Despite living in an international economy with the ability to communicate via portable devices with literally anyone on the planet, it’s a shame that the exchange of culture between the Western world and China is still stuck in the 20th century.  We only just saw an English translation of one of the best, most widely read, epic fantasy novels from China this year with the release of A Hero Born (reviewed here at borg), only the first book in author Jin Yong’s 1950s wuxia novel series.  The books have been adapted and interpreted over the past 70 years into dozens of films, TV series, and spin-offs.  But until recently they have only been available in China, or for those outside of China who have taken efforts to seek them out.  A Hero Born is only the first of twelve novels in the saga The Legend of the Condor Heroes Even without global circulation the series has influenced countless other stories, including so many elements of George Lucas’s Star Wars saga audiences will lose track of all the common elements.  If you think Lucas based his story only on the works of Akira Kurosawa’s films from Japan, think again–there’s as much Condor Heroes in Star Wars’s galaxy as Hidden Fortress. 

The most recent adaptation of the The Legend of the Condor Heroes story can be found in a 2017 series, starring well-known actors in China.  It’s only available if you’re willing to pick up an international DVD player, or you track it down on YouTube (both available in subtitled English editions).  But if you watch it–a whopping 52 incredible hour-long format episodes, you’re in store for one of the finest, most exciting genre series you’ve ever seen.  The quality of the production, the incredible martial arts work and visual effects, and top quality acting is prompting us to add this series to our own “Best of 2019” review coming later this month.  Sure, it’s two years since it came out in China, but there is no U.S. distribution channel.  Ideally Netflix would pick it up as they did for this year’s Korean series, Kingdom.  Two pregnant women escape an early 13th century conflict as their husbands, sworn brothers in spirit, are killed.  Their sons grow up separately, unaware of each other.  Guo Jing is honest, loyal and righteous, but slow to learn socially, and more importantly in the ways of the martial arts.  The other, Yang Kang, is clever and suave, but scheming and treacherous. They eventually meet each other and their respective lovers, Huang Rong and Mu Nianci.

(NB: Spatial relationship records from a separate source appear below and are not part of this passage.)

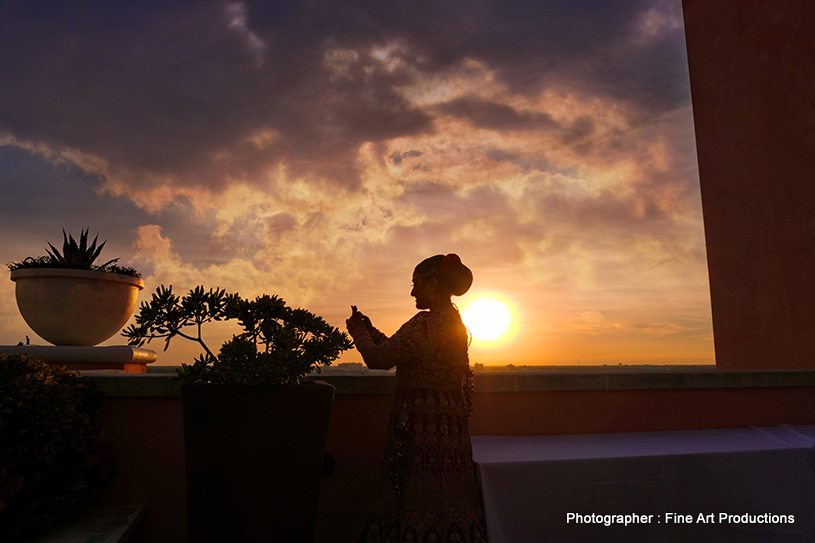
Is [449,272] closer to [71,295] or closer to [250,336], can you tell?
[250,336]

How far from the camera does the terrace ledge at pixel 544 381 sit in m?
3.68

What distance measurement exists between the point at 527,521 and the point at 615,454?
82 cm

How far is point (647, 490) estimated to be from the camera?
331 cm

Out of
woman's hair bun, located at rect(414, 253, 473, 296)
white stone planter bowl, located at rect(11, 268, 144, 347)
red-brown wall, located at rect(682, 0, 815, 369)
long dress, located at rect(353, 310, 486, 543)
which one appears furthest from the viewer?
red-brown wall, located at rect(682, 0, 815, 369)

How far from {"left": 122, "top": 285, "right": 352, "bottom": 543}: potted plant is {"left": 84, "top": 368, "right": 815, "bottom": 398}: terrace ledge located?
0.89m

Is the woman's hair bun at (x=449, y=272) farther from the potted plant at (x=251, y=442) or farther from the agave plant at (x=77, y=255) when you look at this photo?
the agave plant at (x=77, y=255)

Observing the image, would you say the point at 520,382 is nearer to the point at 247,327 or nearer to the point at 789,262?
the point at 247,327

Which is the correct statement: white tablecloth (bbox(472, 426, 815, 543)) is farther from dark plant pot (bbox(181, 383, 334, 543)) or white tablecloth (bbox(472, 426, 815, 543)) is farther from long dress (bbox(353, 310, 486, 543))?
dark plant pot (bbox(181, 383, 334, 543))

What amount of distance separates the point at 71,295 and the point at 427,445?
3941mm

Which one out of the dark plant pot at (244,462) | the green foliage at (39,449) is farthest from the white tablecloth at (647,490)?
the green foliage at (39,449)

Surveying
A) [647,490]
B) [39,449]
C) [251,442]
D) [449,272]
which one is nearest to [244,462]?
[251,442]

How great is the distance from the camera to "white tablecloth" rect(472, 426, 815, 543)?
311 cm

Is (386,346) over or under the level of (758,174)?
under

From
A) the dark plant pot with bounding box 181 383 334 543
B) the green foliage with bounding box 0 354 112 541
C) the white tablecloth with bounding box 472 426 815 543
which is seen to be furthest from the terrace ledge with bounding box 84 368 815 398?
the dark plant pot with bounding box 181 383 334 543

Directed by Jiang Jiajun (also known as Jeffrey Chiang), the series follows Guo Jing, raised as Song and living on a rural farm with his mother.  He soon saves a man, a warrior in conflict with a general who will rise to become history’s Genghis Khan, and in doing so he is trained in bow and arrow in Khan’s legion.  Soon he is also taken on by seven martial arts masters in the techniques of kung fu, but they train him for a reason he is not aware of.  They made a wager at the boy’s birth with another martial arts master, a man who agreed to train the other boy, Yang Kang.  On the boys’ 18th birthday they are to meet at a restaurant where they will compete–the winner will determine who wins:  Jing’s seven masters or Kang’s master.  Unfortunately, Jing is awkward at basic moves including skywalking, while the other boy takes to kung fu very well.  But circumstances favor Jing, and others come along to fill in the blanks so that he can make a good showing when he turns 18, form a bond with friend and lover Rong, and go on to meet the Five Greats and compete in a mountain contest at the highest level.